S. A. : Les politiques de soutien inconstantes à la vente de véhicules électriques et maintenant des pénalités qui menacent les constructeurs n’atteignant pas le bon mix ne vont pas les inciter à vendre beaucoup plus d’automobiles, voire à contingenter certains modèles… Tout cela va contribuer à accélérer le phénomène de vieillissement des parcs. Globalement, cela est plutôt favorable à la rechange indépendante. En revanche, il y a aussi des conséquences, avec un parc de voitures âgées et la question du budget d’entretien-réparation.
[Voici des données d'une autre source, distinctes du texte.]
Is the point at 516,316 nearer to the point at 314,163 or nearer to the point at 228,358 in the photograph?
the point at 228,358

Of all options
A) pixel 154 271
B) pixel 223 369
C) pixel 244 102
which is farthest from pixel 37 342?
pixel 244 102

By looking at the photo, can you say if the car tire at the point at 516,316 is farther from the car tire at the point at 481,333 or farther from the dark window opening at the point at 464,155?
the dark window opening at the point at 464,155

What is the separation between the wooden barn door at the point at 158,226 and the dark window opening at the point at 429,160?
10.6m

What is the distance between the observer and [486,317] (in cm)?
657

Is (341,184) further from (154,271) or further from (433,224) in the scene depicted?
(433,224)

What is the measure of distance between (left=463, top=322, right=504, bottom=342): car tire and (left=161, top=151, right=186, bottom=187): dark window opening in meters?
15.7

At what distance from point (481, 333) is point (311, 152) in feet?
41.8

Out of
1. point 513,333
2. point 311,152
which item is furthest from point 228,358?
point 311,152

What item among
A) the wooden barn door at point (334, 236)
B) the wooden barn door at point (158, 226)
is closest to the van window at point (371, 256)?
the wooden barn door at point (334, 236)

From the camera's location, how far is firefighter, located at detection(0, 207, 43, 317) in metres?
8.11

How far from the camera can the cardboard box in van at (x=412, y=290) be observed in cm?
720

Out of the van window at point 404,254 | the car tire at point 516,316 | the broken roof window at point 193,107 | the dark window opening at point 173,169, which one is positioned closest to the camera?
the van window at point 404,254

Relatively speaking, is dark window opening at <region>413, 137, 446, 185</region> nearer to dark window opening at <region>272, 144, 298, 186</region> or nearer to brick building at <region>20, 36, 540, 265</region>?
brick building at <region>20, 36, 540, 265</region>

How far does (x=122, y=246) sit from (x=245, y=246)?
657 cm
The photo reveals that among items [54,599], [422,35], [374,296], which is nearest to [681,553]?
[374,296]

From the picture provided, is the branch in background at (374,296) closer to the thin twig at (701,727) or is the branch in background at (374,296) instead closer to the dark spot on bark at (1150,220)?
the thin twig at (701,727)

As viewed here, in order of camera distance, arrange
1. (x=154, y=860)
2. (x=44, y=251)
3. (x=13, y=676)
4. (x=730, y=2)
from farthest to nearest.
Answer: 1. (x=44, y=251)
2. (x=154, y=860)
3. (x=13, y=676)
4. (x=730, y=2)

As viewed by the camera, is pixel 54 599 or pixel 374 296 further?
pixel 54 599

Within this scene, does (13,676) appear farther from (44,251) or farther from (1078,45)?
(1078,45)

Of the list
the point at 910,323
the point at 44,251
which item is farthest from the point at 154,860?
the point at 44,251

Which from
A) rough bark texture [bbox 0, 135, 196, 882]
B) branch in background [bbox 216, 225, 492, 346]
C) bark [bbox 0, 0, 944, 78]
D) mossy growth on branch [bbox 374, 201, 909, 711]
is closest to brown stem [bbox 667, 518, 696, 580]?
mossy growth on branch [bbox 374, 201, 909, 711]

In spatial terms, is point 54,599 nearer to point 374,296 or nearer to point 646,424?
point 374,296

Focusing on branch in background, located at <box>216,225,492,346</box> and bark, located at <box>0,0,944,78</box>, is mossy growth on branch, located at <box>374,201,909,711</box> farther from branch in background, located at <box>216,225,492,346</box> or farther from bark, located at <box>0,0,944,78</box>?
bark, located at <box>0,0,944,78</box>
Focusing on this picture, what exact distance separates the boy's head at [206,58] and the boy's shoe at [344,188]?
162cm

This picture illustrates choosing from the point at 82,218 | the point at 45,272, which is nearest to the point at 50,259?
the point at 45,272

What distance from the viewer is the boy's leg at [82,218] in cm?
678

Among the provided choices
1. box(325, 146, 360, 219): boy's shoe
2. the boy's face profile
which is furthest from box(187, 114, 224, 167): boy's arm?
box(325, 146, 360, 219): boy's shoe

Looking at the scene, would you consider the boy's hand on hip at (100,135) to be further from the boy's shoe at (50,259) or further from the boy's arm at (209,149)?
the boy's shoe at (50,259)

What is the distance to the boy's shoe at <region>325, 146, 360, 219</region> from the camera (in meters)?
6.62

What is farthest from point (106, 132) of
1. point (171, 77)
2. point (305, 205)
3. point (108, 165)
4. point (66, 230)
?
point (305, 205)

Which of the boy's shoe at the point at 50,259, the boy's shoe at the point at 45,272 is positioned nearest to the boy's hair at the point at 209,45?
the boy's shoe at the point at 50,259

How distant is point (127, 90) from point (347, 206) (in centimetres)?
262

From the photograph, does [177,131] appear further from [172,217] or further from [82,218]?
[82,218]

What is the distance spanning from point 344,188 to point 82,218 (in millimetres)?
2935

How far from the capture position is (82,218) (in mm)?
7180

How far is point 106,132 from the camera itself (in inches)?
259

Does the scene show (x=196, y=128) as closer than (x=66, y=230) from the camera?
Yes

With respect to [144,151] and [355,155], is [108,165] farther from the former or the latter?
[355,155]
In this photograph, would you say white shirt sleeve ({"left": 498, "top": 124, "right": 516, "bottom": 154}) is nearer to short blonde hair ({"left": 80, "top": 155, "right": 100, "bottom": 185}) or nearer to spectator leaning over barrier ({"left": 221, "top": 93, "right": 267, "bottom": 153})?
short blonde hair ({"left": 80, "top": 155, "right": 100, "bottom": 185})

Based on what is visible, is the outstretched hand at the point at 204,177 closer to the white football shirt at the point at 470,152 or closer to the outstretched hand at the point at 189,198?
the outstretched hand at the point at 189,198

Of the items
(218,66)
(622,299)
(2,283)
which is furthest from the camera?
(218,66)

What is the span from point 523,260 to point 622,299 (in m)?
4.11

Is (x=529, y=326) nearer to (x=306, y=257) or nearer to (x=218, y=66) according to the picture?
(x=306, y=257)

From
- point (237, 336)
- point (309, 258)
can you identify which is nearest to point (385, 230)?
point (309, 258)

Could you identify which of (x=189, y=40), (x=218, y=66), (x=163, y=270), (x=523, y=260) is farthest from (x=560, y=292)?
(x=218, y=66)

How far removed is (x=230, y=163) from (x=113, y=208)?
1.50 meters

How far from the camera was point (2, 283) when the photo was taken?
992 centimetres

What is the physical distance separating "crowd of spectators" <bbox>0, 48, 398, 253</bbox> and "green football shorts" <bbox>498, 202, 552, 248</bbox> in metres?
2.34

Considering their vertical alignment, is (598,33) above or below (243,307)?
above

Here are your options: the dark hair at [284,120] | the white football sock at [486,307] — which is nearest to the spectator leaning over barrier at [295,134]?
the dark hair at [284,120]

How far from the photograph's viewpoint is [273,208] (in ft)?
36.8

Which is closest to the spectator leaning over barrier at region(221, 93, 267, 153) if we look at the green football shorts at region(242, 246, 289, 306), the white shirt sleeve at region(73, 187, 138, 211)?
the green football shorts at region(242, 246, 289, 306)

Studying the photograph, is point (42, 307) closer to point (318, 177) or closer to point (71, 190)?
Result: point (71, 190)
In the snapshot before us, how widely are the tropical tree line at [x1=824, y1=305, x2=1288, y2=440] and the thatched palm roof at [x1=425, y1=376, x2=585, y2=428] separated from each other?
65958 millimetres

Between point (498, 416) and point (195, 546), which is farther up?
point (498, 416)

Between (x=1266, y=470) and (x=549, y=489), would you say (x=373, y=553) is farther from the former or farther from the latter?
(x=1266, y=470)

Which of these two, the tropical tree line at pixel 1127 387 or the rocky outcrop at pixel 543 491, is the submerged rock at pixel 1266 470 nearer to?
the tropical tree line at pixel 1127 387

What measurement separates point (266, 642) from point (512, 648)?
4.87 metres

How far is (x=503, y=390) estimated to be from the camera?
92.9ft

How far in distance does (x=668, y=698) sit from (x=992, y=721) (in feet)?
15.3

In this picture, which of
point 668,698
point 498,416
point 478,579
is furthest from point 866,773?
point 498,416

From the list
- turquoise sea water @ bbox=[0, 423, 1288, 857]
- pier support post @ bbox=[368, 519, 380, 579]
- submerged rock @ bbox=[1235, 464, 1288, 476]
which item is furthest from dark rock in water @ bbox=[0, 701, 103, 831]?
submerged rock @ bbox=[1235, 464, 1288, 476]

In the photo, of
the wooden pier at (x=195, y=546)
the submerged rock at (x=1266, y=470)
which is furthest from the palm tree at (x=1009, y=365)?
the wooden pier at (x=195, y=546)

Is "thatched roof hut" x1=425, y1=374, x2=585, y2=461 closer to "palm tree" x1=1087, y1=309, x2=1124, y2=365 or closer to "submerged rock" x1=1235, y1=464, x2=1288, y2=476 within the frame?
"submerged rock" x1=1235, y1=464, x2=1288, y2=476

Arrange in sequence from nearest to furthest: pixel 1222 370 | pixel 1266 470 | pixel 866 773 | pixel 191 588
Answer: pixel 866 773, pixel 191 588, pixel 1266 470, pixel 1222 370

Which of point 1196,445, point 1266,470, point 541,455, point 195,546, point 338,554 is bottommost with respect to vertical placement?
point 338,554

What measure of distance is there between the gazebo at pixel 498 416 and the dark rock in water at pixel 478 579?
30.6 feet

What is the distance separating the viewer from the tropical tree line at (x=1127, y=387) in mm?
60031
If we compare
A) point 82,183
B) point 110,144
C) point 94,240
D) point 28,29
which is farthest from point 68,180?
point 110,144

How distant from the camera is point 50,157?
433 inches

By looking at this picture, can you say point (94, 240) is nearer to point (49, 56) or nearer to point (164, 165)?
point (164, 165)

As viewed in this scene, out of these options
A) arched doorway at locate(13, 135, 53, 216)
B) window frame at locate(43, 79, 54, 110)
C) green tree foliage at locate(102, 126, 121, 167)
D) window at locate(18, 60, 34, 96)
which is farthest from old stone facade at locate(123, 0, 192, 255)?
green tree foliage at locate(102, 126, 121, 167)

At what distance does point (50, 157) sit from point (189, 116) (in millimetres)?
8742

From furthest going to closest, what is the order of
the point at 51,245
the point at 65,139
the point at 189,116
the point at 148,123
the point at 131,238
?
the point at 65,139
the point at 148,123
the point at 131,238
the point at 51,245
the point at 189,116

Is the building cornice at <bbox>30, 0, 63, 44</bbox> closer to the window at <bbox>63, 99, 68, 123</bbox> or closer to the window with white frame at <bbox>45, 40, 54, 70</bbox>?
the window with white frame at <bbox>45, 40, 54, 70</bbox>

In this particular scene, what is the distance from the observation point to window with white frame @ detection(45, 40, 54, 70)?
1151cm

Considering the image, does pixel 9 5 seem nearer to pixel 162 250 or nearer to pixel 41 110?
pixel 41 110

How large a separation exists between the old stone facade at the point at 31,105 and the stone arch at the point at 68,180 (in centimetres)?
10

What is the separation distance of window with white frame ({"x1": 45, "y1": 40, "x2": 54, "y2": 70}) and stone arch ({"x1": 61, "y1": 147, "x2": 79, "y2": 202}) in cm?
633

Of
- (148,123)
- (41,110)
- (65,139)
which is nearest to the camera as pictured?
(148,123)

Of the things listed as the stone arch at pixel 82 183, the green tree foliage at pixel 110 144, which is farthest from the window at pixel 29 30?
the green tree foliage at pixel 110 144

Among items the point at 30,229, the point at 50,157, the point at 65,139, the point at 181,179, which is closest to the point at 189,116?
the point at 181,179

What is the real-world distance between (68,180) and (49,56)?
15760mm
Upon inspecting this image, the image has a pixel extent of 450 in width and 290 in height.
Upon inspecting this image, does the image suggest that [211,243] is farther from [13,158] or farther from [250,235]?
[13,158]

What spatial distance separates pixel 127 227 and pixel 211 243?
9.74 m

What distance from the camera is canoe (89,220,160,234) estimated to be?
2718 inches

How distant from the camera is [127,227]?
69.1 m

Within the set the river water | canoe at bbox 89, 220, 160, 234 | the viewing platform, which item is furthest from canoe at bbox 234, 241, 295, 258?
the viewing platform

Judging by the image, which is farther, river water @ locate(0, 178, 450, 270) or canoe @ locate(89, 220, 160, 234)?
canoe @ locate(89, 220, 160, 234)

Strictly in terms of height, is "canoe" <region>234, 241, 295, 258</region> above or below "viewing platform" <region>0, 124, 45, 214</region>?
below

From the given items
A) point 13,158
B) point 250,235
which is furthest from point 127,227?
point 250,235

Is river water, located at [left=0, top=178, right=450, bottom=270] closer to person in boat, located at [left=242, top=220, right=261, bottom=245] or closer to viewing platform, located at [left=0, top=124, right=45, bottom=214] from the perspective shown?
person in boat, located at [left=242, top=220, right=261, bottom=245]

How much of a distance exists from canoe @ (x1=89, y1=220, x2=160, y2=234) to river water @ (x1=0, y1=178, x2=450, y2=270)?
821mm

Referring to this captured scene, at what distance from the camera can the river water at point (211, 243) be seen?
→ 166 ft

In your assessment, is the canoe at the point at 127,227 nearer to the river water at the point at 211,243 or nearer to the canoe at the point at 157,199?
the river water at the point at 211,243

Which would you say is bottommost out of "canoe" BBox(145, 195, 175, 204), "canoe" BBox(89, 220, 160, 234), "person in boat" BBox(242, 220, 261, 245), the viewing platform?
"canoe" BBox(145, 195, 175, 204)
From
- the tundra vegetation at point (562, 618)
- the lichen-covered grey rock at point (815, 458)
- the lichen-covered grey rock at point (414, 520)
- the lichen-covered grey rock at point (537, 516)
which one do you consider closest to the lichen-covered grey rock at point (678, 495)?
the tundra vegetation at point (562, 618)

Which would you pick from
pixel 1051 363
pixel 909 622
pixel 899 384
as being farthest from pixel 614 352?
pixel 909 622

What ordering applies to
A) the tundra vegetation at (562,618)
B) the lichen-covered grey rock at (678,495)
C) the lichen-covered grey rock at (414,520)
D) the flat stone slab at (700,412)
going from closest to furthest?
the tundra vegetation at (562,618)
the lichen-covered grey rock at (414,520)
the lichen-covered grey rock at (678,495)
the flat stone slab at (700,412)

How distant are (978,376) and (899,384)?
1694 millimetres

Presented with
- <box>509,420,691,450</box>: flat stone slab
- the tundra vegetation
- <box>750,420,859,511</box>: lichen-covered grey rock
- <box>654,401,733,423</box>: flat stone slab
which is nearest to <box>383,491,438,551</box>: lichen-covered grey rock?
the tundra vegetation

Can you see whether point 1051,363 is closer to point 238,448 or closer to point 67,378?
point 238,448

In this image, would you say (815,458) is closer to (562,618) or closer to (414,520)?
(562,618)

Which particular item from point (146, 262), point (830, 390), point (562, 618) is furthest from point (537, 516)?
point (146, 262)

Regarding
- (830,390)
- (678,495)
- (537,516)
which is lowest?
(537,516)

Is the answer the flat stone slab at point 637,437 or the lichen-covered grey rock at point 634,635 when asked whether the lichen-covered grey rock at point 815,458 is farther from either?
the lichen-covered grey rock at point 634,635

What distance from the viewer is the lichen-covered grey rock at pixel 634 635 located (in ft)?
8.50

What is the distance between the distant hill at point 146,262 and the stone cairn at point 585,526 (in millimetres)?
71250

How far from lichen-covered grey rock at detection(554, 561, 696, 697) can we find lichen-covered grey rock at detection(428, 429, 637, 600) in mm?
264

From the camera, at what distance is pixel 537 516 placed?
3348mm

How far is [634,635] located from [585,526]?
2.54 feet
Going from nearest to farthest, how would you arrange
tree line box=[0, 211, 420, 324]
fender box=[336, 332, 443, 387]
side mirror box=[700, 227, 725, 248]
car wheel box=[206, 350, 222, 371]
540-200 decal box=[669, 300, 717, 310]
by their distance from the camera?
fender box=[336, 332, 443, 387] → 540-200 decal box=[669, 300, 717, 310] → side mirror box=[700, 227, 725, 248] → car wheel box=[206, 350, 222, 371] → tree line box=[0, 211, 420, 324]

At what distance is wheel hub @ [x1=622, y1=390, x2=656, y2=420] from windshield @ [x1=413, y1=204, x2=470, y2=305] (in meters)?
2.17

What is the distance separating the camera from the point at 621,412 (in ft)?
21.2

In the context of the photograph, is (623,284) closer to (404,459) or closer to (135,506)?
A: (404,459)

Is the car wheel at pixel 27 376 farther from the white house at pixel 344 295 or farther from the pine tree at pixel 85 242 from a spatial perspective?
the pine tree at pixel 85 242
S. A. : Nous avons tous les atouts. Mais la question de l’approvisionnement en pièces pour les plus vieux véhicules pourrait se poser si certains constructeurs ne produisent plus certains organes. Cependant, en aftermarket, des entrepreneurs voient comme une opportunité de combler ces « trous » de gammes, ce qui nous permet de trouver les familles manquantes… mais pas toutes. Le vieillissement du parc est donc bien une opportunité, mais aussi un challenge. En effet, il est impératif de proposer des prix compatibles avec la valeur résiduelle du véhicule. Nous anticipons que le parc va encore vieillir de quatre à six mois par an sur les prochaines années.
S. A. : Oui. Et la situation est aussi compliquée pour les équipementiers, notamment ceux qui ont beaucoup investi dans les nouvelles technologies, comme l'électrification. On parle d’annulation de commandes ou de projets, notamment dans les batteries. L’électrification, qui devait permettre de rajeunir le parc, est chaotique pour un moment encore.
J. de B. : Effectivement, de plus en plus de constructeurs ou de réseaux de concessions s'intéressent à l’après-vente indépendante. Nous observons aussi une réduction du nombre des points de service dans ces réseaux. Le maillage diminue en France, en Italie, au Benelux et même en Espagne.
S. A. : Ce mouvement est inéluctable, avec la chute des ventes de véhicules neufs, de plus en plus d’acteurs et de marques. Les constructeurs ont de bonnes raisons économiques de rationaliser leurs réseaux. Et cela à l’inverse de la demande de l’automobiliste, qui veut du service près de chez lui. Encore un point favorable pour l’après-vente indépendante ! Nous avons en France deux excellents partenaires distributeurs indépendants Autodistribution qui ont par ailleurs une activité concessionnaire ; même chose au sein de l’enseigne API de Doyen. Et je n’oublie pas que notre actionnaire (D’Ieteren Group) est un grand groupe belge de distribution de véhicules neufs ! Cela prouve que la complémentarité est évidente.
J. de B. : Que ce soit chez les équipementiers, achats et/ou spin-off sont des logiques de long terme. Nous avons en permanence des discussions avec des personnes qui pourraient être intéressées par la cession de leur affaire. Mais ce sont des sujets de long terme.
S. A. : Cependant, la distribution va continuer de se consolider progressivement. C'est le sens de l'histoire. Pour notre part, nous restons actifs… Et puis, il y a aussi les groupes de concessions, qui sont d’importants consolidateurs.